- [GOAL]:
Put the lines in the entries below, from the line containing "From the photo provided, selecting from" through the line containing "which one is furthest", inclusive, into a JSON list of strings with one string per line. Leave out any blank lines.

- [PROVIDED DATA]:
--------------------
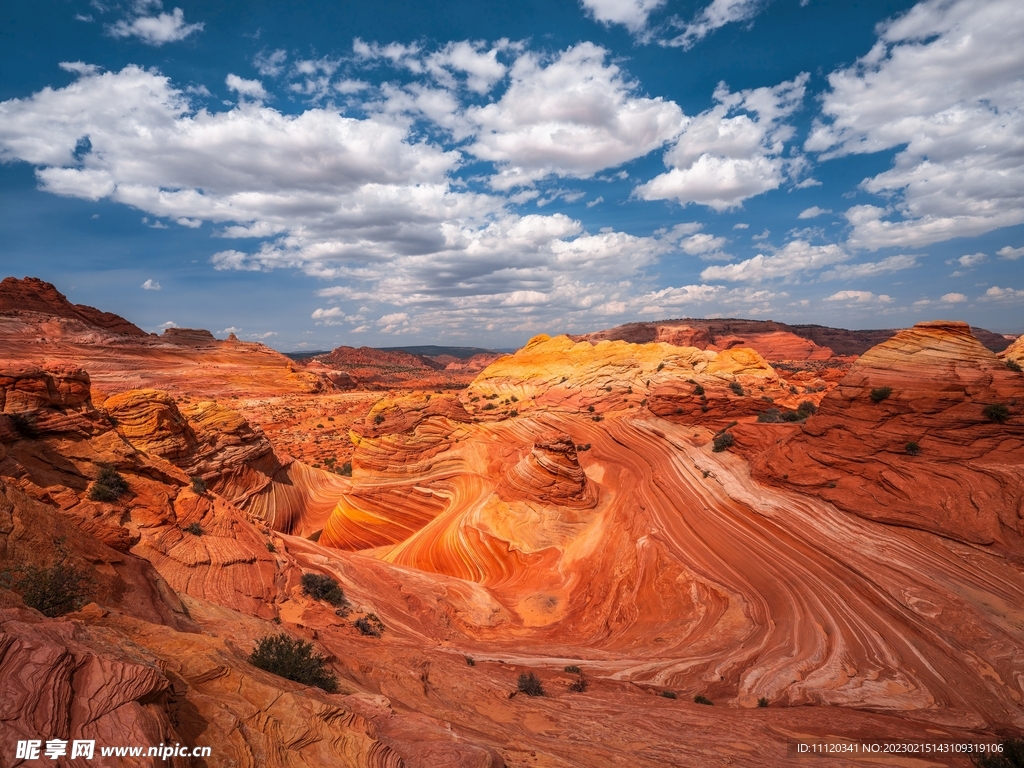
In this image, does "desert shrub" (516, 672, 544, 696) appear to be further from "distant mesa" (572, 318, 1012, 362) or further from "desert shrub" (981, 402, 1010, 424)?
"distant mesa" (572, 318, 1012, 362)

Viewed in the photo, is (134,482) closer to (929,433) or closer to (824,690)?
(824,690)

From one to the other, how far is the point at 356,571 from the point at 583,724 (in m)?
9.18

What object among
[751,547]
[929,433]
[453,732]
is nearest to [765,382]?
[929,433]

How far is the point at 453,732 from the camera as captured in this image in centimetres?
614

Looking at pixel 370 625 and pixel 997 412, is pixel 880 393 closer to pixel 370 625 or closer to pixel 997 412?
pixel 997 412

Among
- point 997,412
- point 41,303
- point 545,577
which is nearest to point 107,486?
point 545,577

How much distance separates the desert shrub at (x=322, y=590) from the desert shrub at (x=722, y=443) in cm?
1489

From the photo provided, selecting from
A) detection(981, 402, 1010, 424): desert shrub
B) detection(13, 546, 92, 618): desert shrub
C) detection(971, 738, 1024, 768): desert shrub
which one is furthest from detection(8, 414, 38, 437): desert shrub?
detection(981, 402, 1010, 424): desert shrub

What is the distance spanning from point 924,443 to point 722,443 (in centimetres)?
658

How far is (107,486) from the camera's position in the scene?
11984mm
--------------------
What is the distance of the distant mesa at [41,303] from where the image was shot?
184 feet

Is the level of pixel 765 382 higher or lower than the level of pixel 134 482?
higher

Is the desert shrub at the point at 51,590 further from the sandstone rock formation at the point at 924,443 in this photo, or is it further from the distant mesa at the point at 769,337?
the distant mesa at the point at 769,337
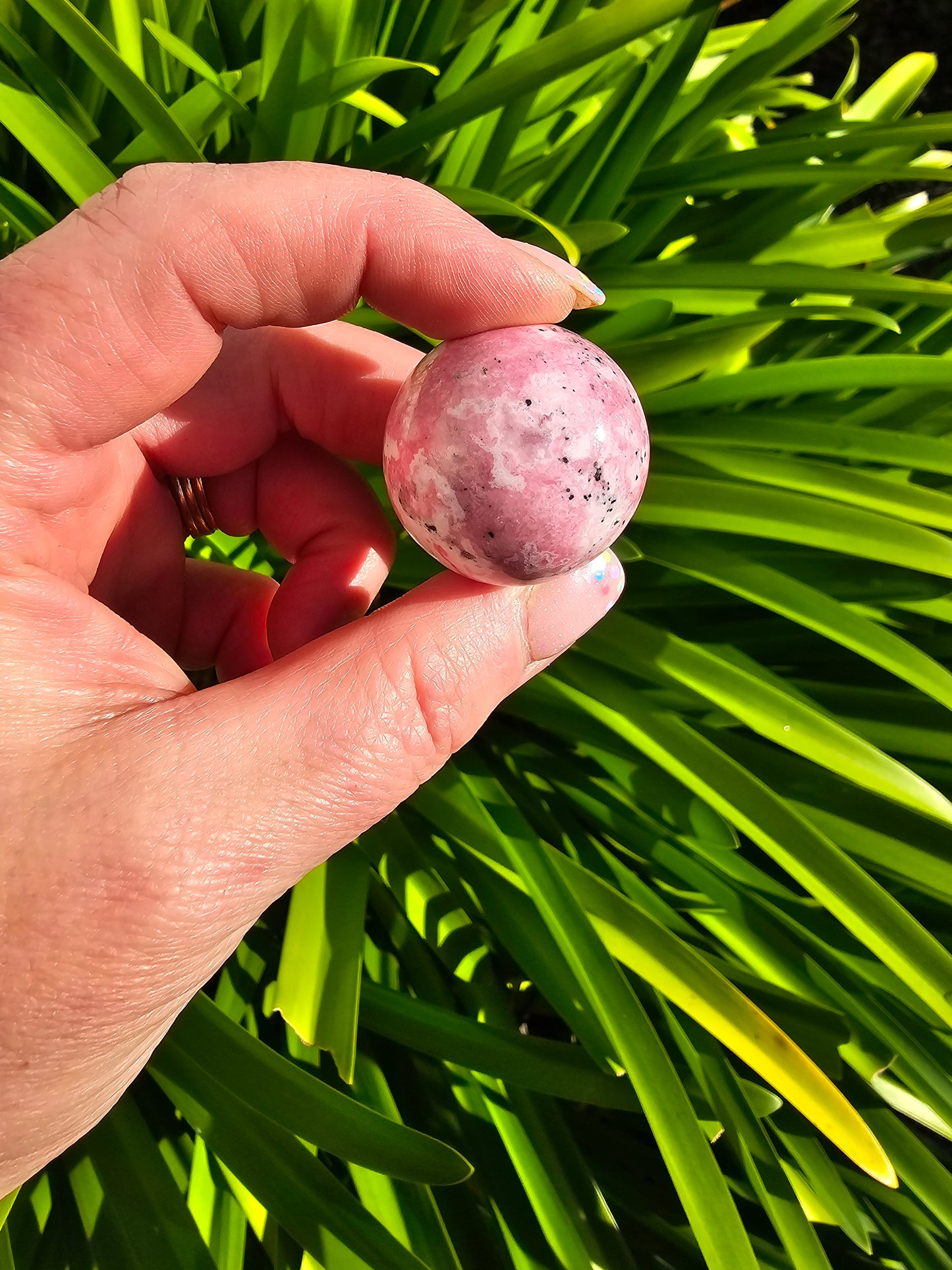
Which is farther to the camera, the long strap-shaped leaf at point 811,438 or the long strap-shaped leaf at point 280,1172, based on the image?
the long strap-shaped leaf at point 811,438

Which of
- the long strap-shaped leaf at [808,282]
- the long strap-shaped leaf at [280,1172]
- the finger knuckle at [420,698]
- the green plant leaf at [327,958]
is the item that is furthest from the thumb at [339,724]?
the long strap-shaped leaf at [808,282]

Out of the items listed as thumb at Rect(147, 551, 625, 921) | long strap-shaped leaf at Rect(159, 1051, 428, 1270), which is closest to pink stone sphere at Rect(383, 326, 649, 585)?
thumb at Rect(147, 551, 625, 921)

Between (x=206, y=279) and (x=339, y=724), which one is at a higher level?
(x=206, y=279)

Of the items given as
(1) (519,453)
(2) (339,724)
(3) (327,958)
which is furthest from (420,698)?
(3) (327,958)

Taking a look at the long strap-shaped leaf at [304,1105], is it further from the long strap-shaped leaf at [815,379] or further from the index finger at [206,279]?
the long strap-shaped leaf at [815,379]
--------------------
- [RESULT OF THE EXERCISE]:
[
  "From the photo provided, selecting from",
  "A) detection(981, 402, 1010, 424): desert shrub",
  "B) detection(13, 546, 92, 618): desert shrub",
  "C) detection(971, 738, 1024, 768): desert shrub",
  "which one is furthest from detection(8, 414, 38, 437): desert shrub?"
]